Thread: pg_restore: [archiver (db)] could not execute query: ERROR: operatordoes not exist: public.hstore = public.hstore

I am exporting DB from 10.6 and importing into 10.7 and an UPDATE rule fails to restore. I have a view and a rule that starts like this

CREATE OR REPLACE RULE table_view__upd__rul AS ON UPDATE
TO cfg.table_view
DO INSTEAD (
UPDATE sch.tab
SET
updated_at = NEW.updated_at,
updated_by = NEW.updated_by,
hstore_field = NEW.hstore_field
WHERE id = OLD.id
AND
(
OLD.updated_at IS DISTINCT FROM NEW.updated_at OR
OLD.updated_by IS DISTINCT FROM NEW.updated_by OR
OLD.hstore_field IS DISTINCT FROM NEW.hstore_field
);
....

I export into a custom format as
pg_dump -F c -Z 0 -T bak.* -T tmp.* -h host -p port database > file.dump

and import with
pg_restore -v -d database -j 4 -p port file.dump

which results into an error
pg_restore: [archiver (db)] could not execute query: ERROR:  operator does not exist: public.hstore = public.hstore
LINE 3: ...ISTINCT FROM (new.updated_by)::text) OR (old.hstore_field IS DISTINC...

with an arrow pointing to "old.hstore_field IS -->DISTINC..."

From the log I can see that hstore was extension successfully created and many other tables, views and functions successfully recreated prior to this error.

This looks like a bug to me :(

Thank you!
Cherio <cherio@gmail.com> writes:
> I am exporting DB from 10.6 and importing into 10.7 and an UPDATE rule
> fails to restore:
> pg_restore: [archiver (db)] could not execute query: ERROR:  operator does
> not exist: public.hstore = public.hstore

> From the log I can see that hstore was extension successfully created

It's probably not in the search_path that pg_restore was using.

This is one of the hard-to-fix consequences of the decision to band-aid
over CVE-2018-1058 by having pg_restore run with a minimal search_path.
pg_dump can't forestall the problem by schema-qualifying the operator
name, because there is no explicit operator name in IS DISTINCT FROM.
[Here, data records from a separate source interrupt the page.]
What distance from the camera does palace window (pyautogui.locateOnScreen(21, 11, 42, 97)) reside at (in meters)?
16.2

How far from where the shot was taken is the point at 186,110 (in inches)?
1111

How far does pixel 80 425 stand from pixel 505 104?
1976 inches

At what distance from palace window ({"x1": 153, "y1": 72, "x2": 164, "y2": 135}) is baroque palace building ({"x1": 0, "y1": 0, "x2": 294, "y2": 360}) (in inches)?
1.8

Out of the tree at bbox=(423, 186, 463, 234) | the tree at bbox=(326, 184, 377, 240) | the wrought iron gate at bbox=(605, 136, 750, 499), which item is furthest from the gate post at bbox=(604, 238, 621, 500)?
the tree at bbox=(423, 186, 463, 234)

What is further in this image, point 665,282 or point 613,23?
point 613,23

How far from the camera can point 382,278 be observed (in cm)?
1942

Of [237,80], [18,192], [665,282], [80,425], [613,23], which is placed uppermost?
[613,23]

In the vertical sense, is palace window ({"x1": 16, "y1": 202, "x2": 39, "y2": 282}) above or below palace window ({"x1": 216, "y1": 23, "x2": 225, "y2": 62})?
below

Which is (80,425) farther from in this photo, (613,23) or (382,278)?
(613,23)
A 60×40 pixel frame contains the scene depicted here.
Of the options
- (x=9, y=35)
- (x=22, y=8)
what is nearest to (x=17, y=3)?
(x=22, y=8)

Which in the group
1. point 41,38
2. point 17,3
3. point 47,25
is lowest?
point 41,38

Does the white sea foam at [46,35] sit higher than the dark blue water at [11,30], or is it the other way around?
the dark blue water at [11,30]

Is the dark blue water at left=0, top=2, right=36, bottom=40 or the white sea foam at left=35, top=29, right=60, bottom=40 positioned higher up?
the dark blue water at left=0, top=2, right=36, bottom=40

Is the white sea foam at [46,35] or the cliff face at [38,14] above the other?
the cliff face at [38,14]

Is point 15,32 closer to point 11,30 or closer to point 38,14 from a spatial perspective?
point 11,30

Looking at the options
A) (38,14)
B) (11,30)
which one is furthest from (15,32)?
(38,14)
I complained at the time that there needed to be a way to relax the
restriction, but I lost the argument.

AFAIK the only workaround that exists at the moment is to hand-edit
the dump script to change the forced search_path setting to include
whereever you put hstore (and any other extensions you have similar
issues with).

There's a previous discussion here:

https://www.postgresql.org/message-id/flat/ffefc172-a487-aa87-a0e7-472bf29735c8%40gmail.com

but it seems like nobody's done any work on it since then.